**Required tasks:**
1. In the probiotics grant announcement, what is the value of each of the current grants?
2. Write the next part of the probiotics grant announcement, picking up after its final sentence.

**Document section:**
=== Begin Enclosure ===

The Global Probiotics Council (GPC) today announced the awardees of two new research grants, which are designed to develop understanding of the mechanistic processes that promote human health.
The council, which was set up in 2004 by Groupe Danaone and Yakult Honsha, said the grants are designed to stimulate innovative research, support young investigators, and attract new researchers in the United States into the field of probiotics and gut microbiota.
The current grants, each of a value of $50,000 for a year, will allow the elected researchers to contribute to bridging gaps in the field of probiotics and the gut.
The first grant was awarded to Ajay Gulati, MD, an assistant professor of pediatrics in the department of Pediatric Gastroenterology at the University of North Carolina at Chapel Hill.
The US Probiotics Scientific Board Selection Committee, which evaluated all applications, selected Gulati for his research proposal, ‘Antimicrobial Peptide Mediated Alterations of the Gut Microbiome in Nod 2/IL-10 Deficient Mice.’
“This research will focus on a very important mechanistic process that could help researchers understand how host immune responses control the bacterial population that lives in the gut,” said GPC.
The other grant will be awarded to Matthew Ciorba, MD, an instructor in medicine in the Division of Gastroenterology at Washington University in Saint Louis for his proposal, ‘Probiotic Bacteria Protect from Radiation Induced Intestinal Injury: Mechanisms of Action’.

=== End Enclosure ===

**Given data:**
=== Begin Enclosure ===

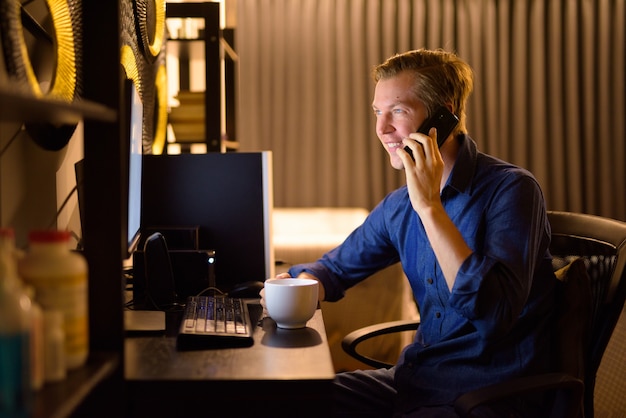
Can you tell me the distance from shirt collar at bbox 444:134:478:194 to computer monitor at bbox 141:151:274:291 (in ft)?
1.74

=== End Enclosure ===

**Answers by task:**
1. $50,000 for a year.

2.
“This study could make an important contribution in understanding the mechanisms by which a probiotic may protect the intestine from cell destruction caused by radiation,” according to GPC.
The group highlighted the “impressive quality” of all applications it received, which then underwent review by the selection committee.
The committee is composed of W. Allan Walker, MD, Conrad Taff Professor of Nutrition at Harvard Medical School, Mary Ellen Sanders, PhD, Executive Director, International Scientific Association for Probiotics and Prebiotics (ISAPP), and Balfour Sartor, MD, Distinguished Professor of Medicine, Microbiology and Immunology, University of North Carolina at Chapel Hill.
The growth of probiotics
Probiotics have become a household term, largely thanks to the marketing efforts of big brands like Yakult and Danone's Actimel, which are credited with creating the category.
The beneficial bacteria are found naturally in the human gut, and are crucial for good gut health. When an imbalance occurs between probiotic and pathogenic bacteria, the result may be digestive problems such as diarrhea, irregularity or constipation. Regular consumption of probiotics is also said to ward off numerous preconditions for an array of diseases.
Danone and Yakult, which announced the grants in February this year, said they hope they will allow researchers to further explore the benefits of probiotics. The grants are designed to encourange researchers in the fields of gastroenterology, immunology, genetics, molecular biology, cell biology, microbiology, and infectious disease to foster innovative ideas, sustain independence, and advance science.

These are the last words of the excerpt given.